系统评价旨在比较额外的 US 与 CE 的 RA 研究。由于干预措施、对照和结局的异质性,排除了荟萃分析。系统搜索了关于成本效益和 US 以及治疗减量研究(不一定包括 US)的研究。
构建了一个模型,估计对于考虑药物减量的患者,在减少疾病修饰抗风湿药物(DMARDs)的成本和严重感染方面,添加 US 的增量成本效益比(QALY)为 20000 英镑和 30000 英镑。此外,还估计了 US 变得成本中性的 DMARDs 成本降低幅度。对于正在考虑剂量升级的患者,估计添加 US 可以减少需要升级治疗的患者数量和严重感染,增量成本效益比为 20000 英镑和 30000 英镑。还估计了 US 变得成本中性所需的升级治疗患者数量减少。

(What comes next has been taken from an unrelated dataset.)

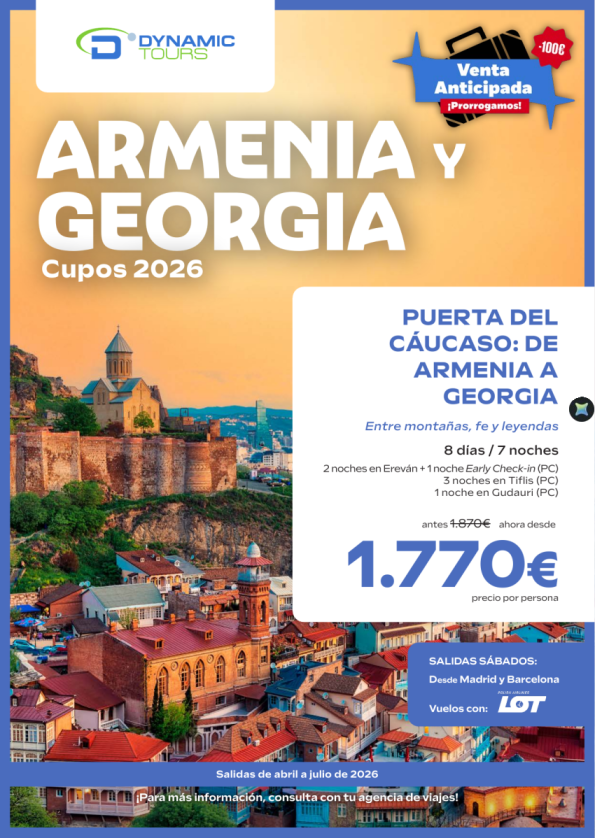 ??????? ? ????????Venta Anticipada Prorroga 2026 &euro; ?100? de dto.? 1 &euro; .?8?7?0????ahora dsd 1.770 &euro; ?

纳入了 58 项研究。两项随机对照试验比较了在早期 RA 患者中添加 US 与基于疾病活动评分(DAS)的靶向治疗策略。在靶向早期类风湿关节炎滑膜炎的治疗试验(TaSER)中,在基于 28 关节疾病活动评分(DAS28)的治疗策略中添加功率多普勒超声(PDUS),在改变 DAS44 方面,两组之间没有显著差异。这项研究发现,PDUS 组达到 DAS44 缓解的患者明显更多( = 0.03)。在关节炎缓解的目标研究(ARCTIC)中,发现 PDUS 和灰阶超声(GSUS)添加到 DAS 策略中并没有在主要终点:<1.6 的 DAS 复合、无肿胀关节和 van der Heijde 改良总 Sharp 评分(vdHSS)无进展方面产生显著的组间差异。ARCTIC 试验确实发现 US 组的侵蚀评分具有显著优势( = 0.04)。在 TaSER 试验中,两组之间在侵蚀方面没有显著差异。其他研究表明,PDUS 与放射学进展显著相关,而 US 对手腕和手部关节的监测具有附加价值,而不是足部和踝关节。试验之间的异质性使结论不确定。没有发现报告 US 监测滑膜炎的成本效益的研究。该模型估计,生物 DMARDs 的成本降低 2.5%就足以抵消 3 个月一次的 US 成本。如果仅使用口服甲氨蝶呤,则无法收回这笔钱。
试验的异质性排除了荟萃分析。因此,没有可用的汇总效应估计值。未包括与减量或疾病进展后flare相关的额外成本和健康相关生活质量下降。尚未评估增加 US 监测的可行性。
有限的证据表明,US 监测滑膜炎可能是一种具有成本效益的方法,可用于选择 RA 患者进行治疗减量或避免升级。所有结论都存在相当大的不确定性。未来的研究重点包括在纵向临床研究中评估 RA 滑膜炎的 US 监测。
本研究在 PROSPERO CRD42015017216 注册。
英国国家卫生研究院卫生技术评估计划。